*** Entries provided ***

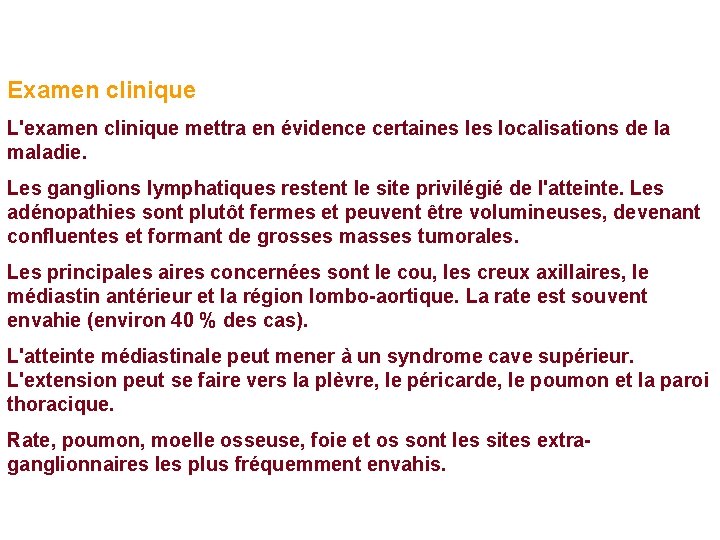 Examen clinique

L'examen clinique mettra en évidence certaines les localisations de la maladie.

Les ganglions lymphatiques restent le site privilégié de l'atteinte. Les adénopathies sont plutôt fermes et peuvent être volumineuses, devenant confluentes et formant de grosses masses tumorales.

Les principales aires concernées sont le cou, les creux axillaires, le médiastin antérieur et la région lombo-aortique. La rate est souvent envahie (environ 40 % des cas).

L'atteinte médiastinale peut mener à un syndrome cave supérieur. L'extension peut se faire vers la plèvre, le péricarde, le poumon et la paroi thoracique.

Rate, poumon, moelle osseuse, foie et os sont les sites extra-ganglionnaires les plus fréquemment envahis.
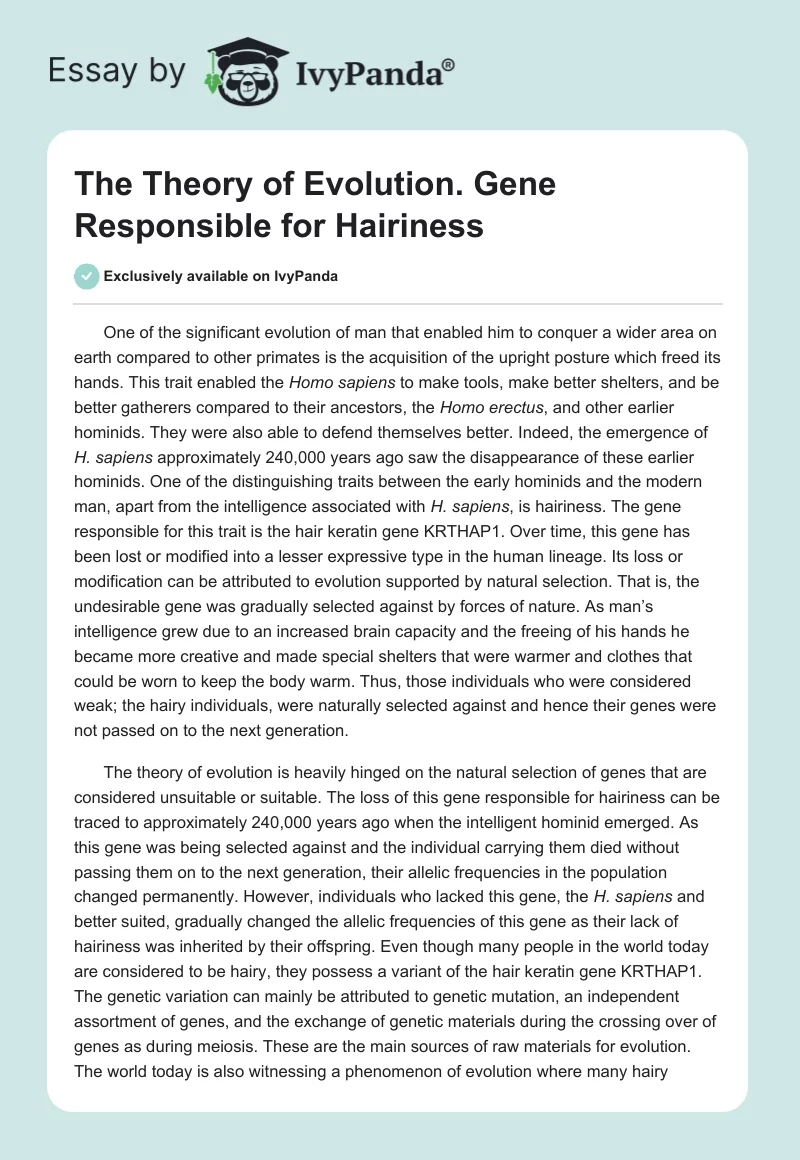 Essay by IvyPanda®

The Theory of Evolution. Gene Responsible for Hairiness

Exclusively available on IvyPanda

One of the significant evolution of man that enabled him to conquer a wider area on earth compared to other primates is the acquisition of the upright posture which freed its hands. This trait enabled the Homo sapiens to make tools, make better shelters, and be better gatherers compared to their ancestors, the Homo erectus, and other earlier hominids. They were also able to defend themselves better. Indeed, the emergence of H. sapiens approximately 240,000 years ago saw the disappearance of these earlier hominids. One of the distinguishing traits between the early hominids and the modern man, apart from the intelligence associated with H. sapiens, is hairiness. The gene responsible for this trait is the hair keratin gene KRTHAP1. Over time, this gene has been lost or modified into a lesser expressive type in the human lineage. Its loss or modification can be attributed to evolution supported by natural selection. That is, the undesirable gene was gradually selected against by forces of nature. As man's intelligence grew due to an increased brain capacity and the freeing of his hands he became more creative and made special shelters that were warmer and clothes that could be worn to keep the body warm. Thus, those individuals who were considered weak; the hairy individuals, were naturally selected against and hence their genes were not passed on to the next generation.

The theory of evolution is heavily hinged on the natural selection of genes that are considered unsuitable or suitable. The loss of this gene responsible for hairiness can be traced to approximately 240,000 years ago when the intelligent hominid emerged. As this gene was being selected against and the individual carrying them died without passing them on to the next generation, their allelic frequencies in the population changed permanently. However, individuals who lacked this gene, the H. sapiens and better suited, gradually changed the allelic frequencies of this gene as their lack of hairiness was inherited by their offspring. Even though many people in the world today are considered to be hairy, they possess a variant of the hair keratin gene KRTHAP1. The genetic variation can mainly be attributed to genetic mutation, an independent assortment of genes, and the exchange of genetic materials during the crossing over of genes as during meiosis. These are the main sources of raw materials for evolution. The world today is also witnessing a phenomenon of evolution where many hairy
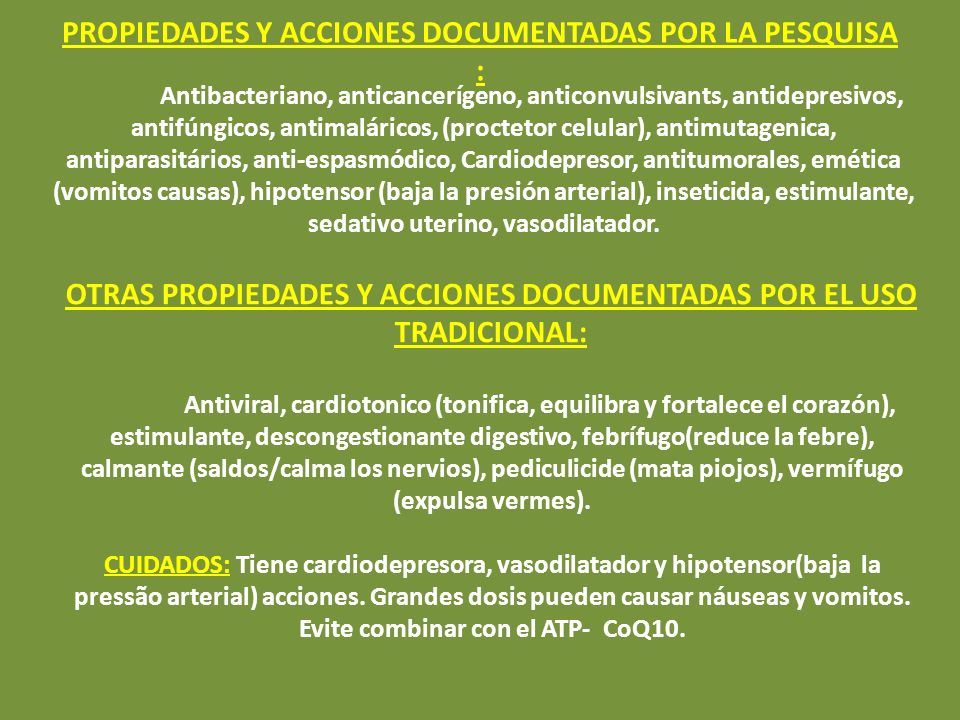 PROPIEDADES Y ACCIONES DOCUMENTADAS POR LA PESQUISA :

Antibacteriano, anticancerígeno, anticonvulsivants, antidepresivos, antifúngicos, antimaláricos, (proctetor celular), antimutagenica, antiparasitários, anti-espasmódico, Cardiodepresor, antitumorales, emética (vomitos causas), hipotensor (baja la presión arterial), inseticida, estimulante, sedativo uterino, vasodilatador.

OTRAS PROPIEDADES Y ACCIONES DOCUMENTADAS POR EL USO TRADICIONAL:

Antiviral, cardiotonico (tonifica, equilibra y fortalece el corazón), estimulante, descongestionante digestivo, febrífugo(reduce la febre), calmante (saldos/calma los nervios), pediculicide (mata piojos), vermífugo (expulsa vermes).

CUIDADOS: Tiene cardiodepresora, vasodilatador y hipotensor(baja la pressão arterial) acciones. Grandes dosis pueden causar náuseas y vomitos. Evite combinar con el ATP- CoQ10.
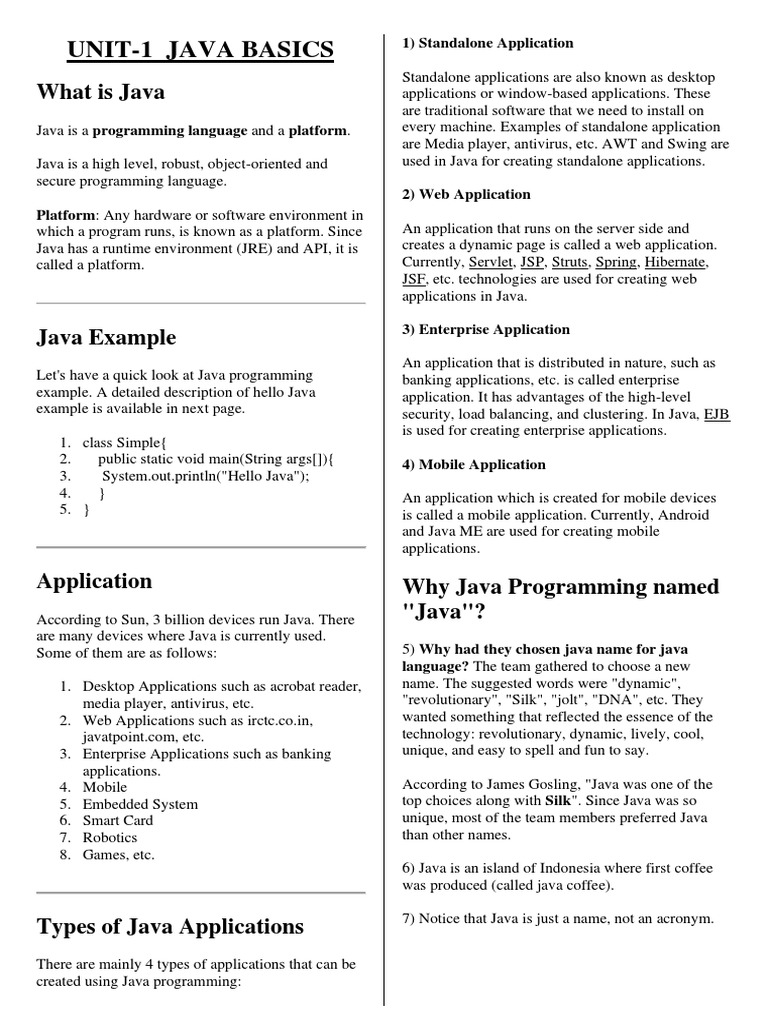 UNIT-1 JAVA BASICS

What is Java

Java is a programming language and a platform.

Java is a high level, robust, object-oriented and secure programming language.

Platform: Any hardware or software environment in which a program runs, is known as a platform. Since Java has a runtime environment (JRE) and API, it is called a platform.

Java Example

Let's have a quick look at Java programming example. A detailed description of hello Java example is available in next page.

1. class Simple{
2. public static void main(String args[]){
3. System.out.println("Hello Java");
4. }
5. }

Application

According to Sun, 3 billion devices run Java. There are many devices where Java is currently used. Some of them are as follows:

1. Desktop Applications such as acrobat reader, media player, antivirus, etc.
2. Web Applications such as irctc.co.in, javatpoint.com, etc.
3. Enterprise Applications such as banking applications.
4. Mobile
5. Embedded System
6. Smart Card
7. Robotics
8. Games, etc.

Types of Java Applications

There are mainly 4 types of applications that can be created using Java programming:

1) Standalone Application

Standalone applications are also known as desktop applications or window-based applications. These are traditional software that we need to install on every machine. Examples of standalone application are Media player, antivirus, etc. AWT and Swing are used in Java for creating standalone applications.

2) Web Application

An application that runs on the server side and creates a dynamic page is called a web application. Currently, Servlet, JSP, Struts, Spring, Hibernate, JSF, etc. technologies are used for creating web applications in Java.

3) Enterprise Application

An application that is distributed in nature, such as banking applications, etc. is called enterprise application. It has advantages of the high-level security, load balancing, and clustering. In Java, EJB is used for creating enterprise applications.

4) Mobile Application

An application which is created for mobile devices is called a mobile application. Currently, Android and Java ME are used for creating mobile applications.

Why Java Programming named "Java"?

5) Why had they chosen java name for java language? The team gathered to choose a new name. The suggested words were "dynamic", "revolutionary", "Silk", "jolt", "DNA", etc. They wanted something that reflected the essence of the technology: revolutionary, dynamic, lively, cool, unique, and easy to spell and fun to say.

According to James Gosling, "Java was one of the top choices along with Silk". Since Java was so unique, most of the team members preferred Java than other names.

6) Java is an island of Indonesia where first coffee was produced (called java coffee).

7) Notice that Java is just a name, not an acronym.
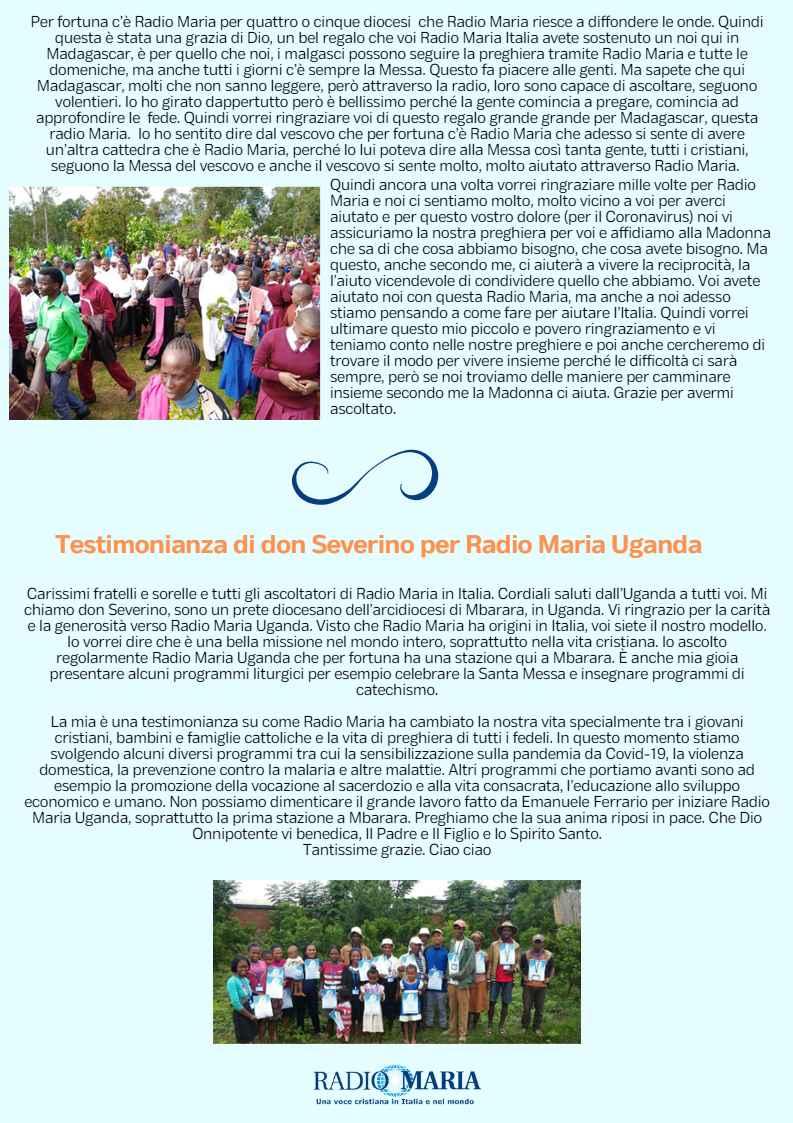 Per fortuna c'è Radio Maria per quattro o cinque diocesi che Radio Maria riesce a diffondere le onde. Quindi questa è stata una grazia di Dio, un bel regalo che voi Radio Maria Italia avete sostenuto un noi qui in Madagascar, è per quello che noi, i malgasci possono seguire la preghiera tramite Radio Maria e tutte le domeniche, ma anche tutti i giorni c'è sempre la Messa. Questo fa piacere alle genti. Ma sapete che qui Madagascar, molti che non sanno leggere, però attraverso la radio, loro sono capace di ascoltare, seguono volentieri. Io ho girato dappertutto però è bellissimo perché la gente comincia a pregare, comincia ad approfondire le fede. Quindi vorrei ringraziare voi di questo regalo grande grande per Madagascar, questa radio Maria. Io ho sentito dire dal vescovo che per fortuna c'è Radio Maria che adesso si sente di avere un'altra cattedra che è Radio Maria, perché lo lui poteva dire alla Messa così tanta gente, tutti i cristiani, seguono la Messa del vescovo e anche il vescovo si sente molto, molto aiutato attraverso Radio Maria.

Quindi ancora una volta vorrei ringraziare mille volte per Radio Maria e noi ci sentiamo molto, molto vicino a voi per averci aiutato e per questo vostro dolore (per il Coronavirus) noi vi assicuriamo la nostra preghiera per voi e affidiamo alla Madonna che sa di che cosa abbiamo bisogno, che cosa avete bisogno. Ma questo, anche secondo me, ci aiuterà a vivere la reciprocità, la l'aiuto vicendevole di condividere quello che abbiamo. Voi avete aiutato noi con questa Radio Maria, ma anche a noi adesso stiamo pensando a come fare per aiutare l'Italia. Quindi vorrei ultimare questo mio piccolo e povero ringraziamento e vi teniamo conto nelle nostre preghiere e poi anche cercheremo di trovare il modo per vivere insieme perché le difficoltà ci sarà sempre, però se noi troviamo delle maniere per camminare insieme secondo me la Madonna ci aiuta. Grazie per avermi ascoltato.

Testimonianza di don Severino per Radio Maria Uganda

Carissimi fratelli e sorelle e tutti gli ascoltatori di Radio Maria in Italia. Cordiali saluti dall'Uganda a tutti voi. Mi chiamo don Severino, sono un prete diocesano dell'arcidiocesi di Mbarara, in Uganda. Vi ringrazio per la carità e la generosità verso Radio Maria Uganda. Visto che Radio Maria ha origini in Italia, voi siete il nostro modello. Io vorrei dire che è una bella missione nel mondo intero, soprattutto nella vita cristiana. Io ascolto regolarmente Radio Maria Uganda che per fortuna ha una stazione qui a Mbarara. È anche mia gioia presentare alcuni programmi liturgici per esempio celebrare la Santa Messa e insegnare programmi di catechismo.

La mia è una testimonianza su come Radio Maria ha cambiato la nostra vita specialmente tra i giovani cristiani, bambini e famiglie cattoliche e la vita di preghiera di tutti i fedeli. In questo momento stiamo svolgendo alcuni diversi programmi tra cui la sensibilizzazione sulla pandemia da Covid-19, la violenza domestica, la prevenzione contro la malaria e altre malattie. Altri programmi che portiamo avanti sono ad esempio la promozione della vocazione al sacerdozio e alla vita consacrata, l'educazione allo sviluppo economico e umano. Non possiamo dimenticare il grande lavoro fatto da Emanuele Ferrario per iniziare Radio Maria Uganda, soprattutto la prima stazione a Mbarara. Preghiamo che la sua anima riposi in pace. Che Dio Onnipotente vi benedica, Il Padre e Il Figlio e lo Spirito Santo.
Tantissime grazie. Ciao ciao

RADIO MARIA
Una voce cristiana in Italia e nel mondo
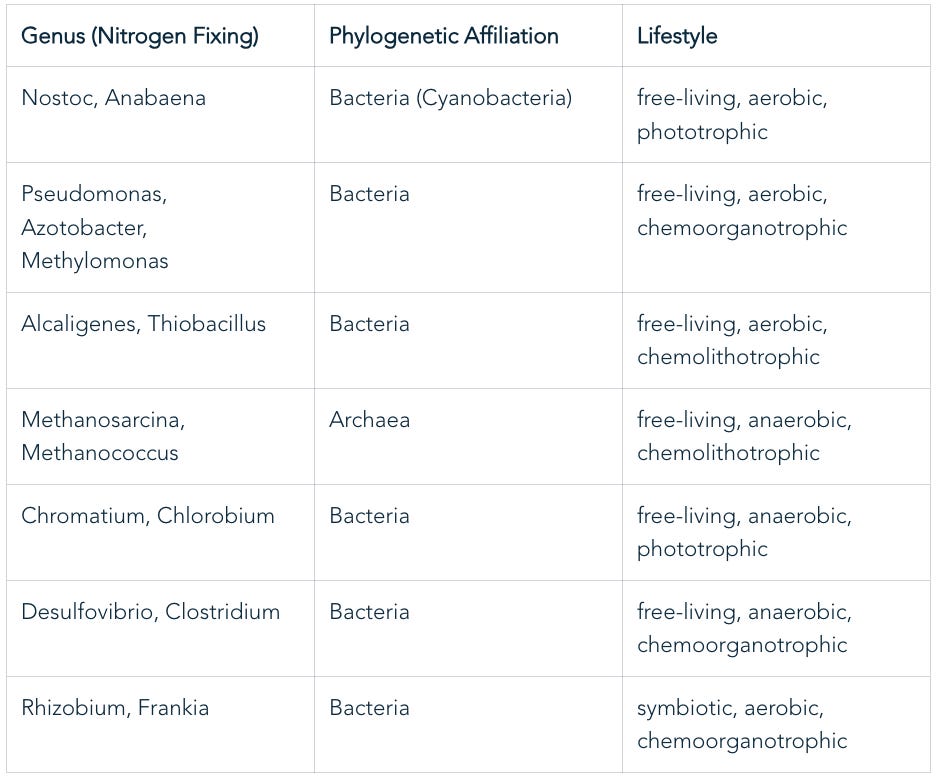 | Genus (Nitrogen Fixing) | Phylogenetic Affiliation | Lifestyle |
|---|---|---|
| Nostoc, Anabaena | Bacteria (Cyanobacteria) | free-living, aerobic, phototrophic |
| Pseudomonas, Azotobacter, Methylomonas | Bacteria | free-living, aerobic, chemoorganotrophic |
| Alcaligenes, Thiobacillus | Bacteria | free-living, aerobic, chemolithotrophic |
| Methanosarcina, Methanococcus | Archaea | free-living, anaerobic, chemolithotrophic |
| Chromatium, Chlorobium | Bacteria | free-living, anaerobic, phototrophic |
| Desulfovibrio, Clostridium | Bacteria | free-living, anaerobic, chemoorganotrophic |
| Rhizobium, Frankia | Bacteria | symbiotic, aerobic, chemoorganotrophic |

*** End of Entries provided ***

- Task prompt -
For this exercise, please retype exactly the lines in the listing from the line with "anaerobic, phototrophic |" through its last line, both ends included.

- Task result -
| Chromatium, Chlorobium | Bacteria | free-living, anaerobic, phototrophic |
| Desulfovibrio, Clostridium | Bacteria | free-living, anaerobic, chemoorganotrophic |
| Rhizobium, Frankia | Bacteria | symbiotic, aerobic, chemoorganotrophic |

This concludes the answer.